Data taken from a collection
= = = = =

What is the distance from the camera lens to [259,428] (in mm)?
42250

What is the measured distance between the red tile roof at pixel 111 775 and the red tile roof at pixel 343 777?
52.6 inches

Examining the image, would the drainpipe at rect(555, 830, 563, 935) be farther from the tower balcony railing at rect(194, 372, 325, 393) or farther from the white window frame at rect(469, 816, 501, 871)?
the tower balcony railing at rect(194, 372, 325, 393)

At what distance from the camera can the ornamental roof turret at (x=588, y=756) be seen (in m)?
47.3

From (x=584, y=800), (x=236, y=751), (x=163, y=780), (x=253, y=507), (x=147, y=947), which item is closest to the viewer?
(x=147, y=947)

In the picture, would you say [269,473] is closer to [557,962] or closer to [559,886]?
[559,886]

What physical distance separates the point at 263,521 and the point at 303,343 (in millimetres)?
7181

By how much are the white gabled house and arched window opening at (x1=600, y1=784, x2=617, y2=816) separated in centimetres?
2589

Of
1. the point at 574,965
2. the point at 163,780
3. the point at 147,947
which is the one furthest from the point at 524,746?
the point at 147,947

= = = = =

● TASK
Reproduce all of the items above verbatim.

● WORKED SOLUTION
What is the distance from the camera lens to [259,428] (in mm)?
42250

What is the measured distance between the red tile roof at pixel 111 775 and the red tile roof at pixel 343 777?
52.6 inches

Examining the image, would the drainpipe at rect(555, 830, 563, 935) be farther from the tower balcony railing at rect(194, 372, 325, 393) or farther from the white window frame at rect(469, 816, 501, 871)?
the tower balcony railing at rect(194, 372, 325, 393)

At what distance from the camera can the ornamental roof turret at (x=588, y=756) be seen (in m)?
47.3

From (x=584, y=800), (x=236, y=751), (x=163, y=780), (x=253, y=507), (x=147, y=947), which item is closest to the viewer?
(x=147, y=947)

In the picture, would you say [269,473] is closer to [557,962] or closer to [559,886]?
[559,886]

What physical distance separates the point at 263,521 and the point at 303,343 (in millimetres)?
7181

By how much are the white gabled house and arched window opening at (x1=600, y1=784, x2=617, y2=816) separated in centimetres?
2589

Of
1. the point at 574,965
2. the point at 163,780
3. the point at 147,947
which is the one furthest from the point at 524,746?
the point at 147,947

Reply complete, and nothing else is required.